Oct 10, 2018 | by Brad Rowland

Soundcast enlarging its worldwide audience

By: David Ibata

Soundcast is expanding its longstanding partnership with Trans World Radio, potentially reaching up to 21 million more English- and Spanish-speaking listeners.

"We're buying into more packages of distribution from Trans World Radio," said Chris Benjamin, director of production and operations. Soundcast will now be heard in all of the United Kingdom and India, and it will have a stronger presence in South Africa and the South Pacific.

Unlike in the United States, where independently owned Christian broadcasters blanket the nation and are free to carry Soundcast – made available to them free of charge as an Army outreach – overseas radio networks like TWR offer the only way Soundcast can get into many countries.

The United Kingdom, for example, is effectively closed to Christian broadcasters. Radio is highly regulated by the government, and the UK's Broadcasting Bill regards religious station owners as "disqualified owners," Benjamin said. TWR's transmitter to Britain is located elsewhere.

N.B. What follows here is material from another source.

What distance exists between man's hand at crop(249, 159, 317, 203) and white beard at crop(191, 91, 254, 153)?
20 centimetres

TWR has been a Southern Territory ministry partner since 1989.

While it already had been carrying Maravillosas Palabras de Vida in the Caribbean basin and northern South America – the program airs in more than two dozen countries at 6:45 a.m. Sundays – the network recently increased the power of its Bonaire transmitter from 100,000 to 450,000 watts, and its potential audience, from 50 million to 100 million.

Under the expanded partnership agreement, TWR for the first time will carry Heartbeat and Latido to Colombia, Venezuela,  Cuba, the Dominican Republic, Uruguay, Argentina and an affiliated Latin American network broadcasting to hundreds of locally owned and operated stations.

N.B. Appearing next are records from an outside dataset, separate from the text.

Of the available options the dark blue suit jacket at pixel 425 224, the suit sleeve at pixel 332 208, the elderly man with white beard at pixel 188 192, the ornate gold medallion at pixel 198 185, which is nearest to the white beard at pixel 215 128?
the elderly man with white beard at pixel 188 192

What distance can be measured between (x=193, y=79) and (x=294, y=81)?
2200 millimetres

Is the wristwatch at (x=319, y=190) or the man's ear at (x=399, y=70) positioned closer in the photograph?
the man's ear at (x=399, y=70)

TWR often positions its transmitters just offshore or across a border from the countries it's trying to reach. Its stations bring the gospel to places like North Korea and Iran, where Christian faith can be a death sentence.

For dangerous areas like these, TWR runs a "Radios for the World" program. It distributes small radios in heavy plastic bags. They're smuggled into hostile countries, and their recipients bury them in the ground – digging them up every night so they can listen to Christian broadcasts in secret.

"Trans World Radio is an organization that has a passion to preach the gospel around the world," Benjamin said. "With today's technology, there's no reason a Third World country cannot somehow receive the gospel. And in countries where it's illegal to own a Bible, Christian radio may be the only time people can hear Scripture."

Soundcast's impact is global thanks to TWR and the Southern Territory's other radio ministry partners, Pan American Broadcasting and Reach Beyond. That's evident in the letters continually arriving in Atlanta from overseas.

"Every month, we get a packet of letters from Ghana, Zimbabwe and other areas of northwest Africa, and when you see the number of stamps used and the handwritten letters, it's really moving," Benjamin said.

A listener in Zimbabwe wrote. "After listening to your radio program ‘Wonderful Words of Life' over Radio Africa Two, my life has been totally changed. The message you air is so powerful. May the Lord richly bless you as you labour in his vineyard."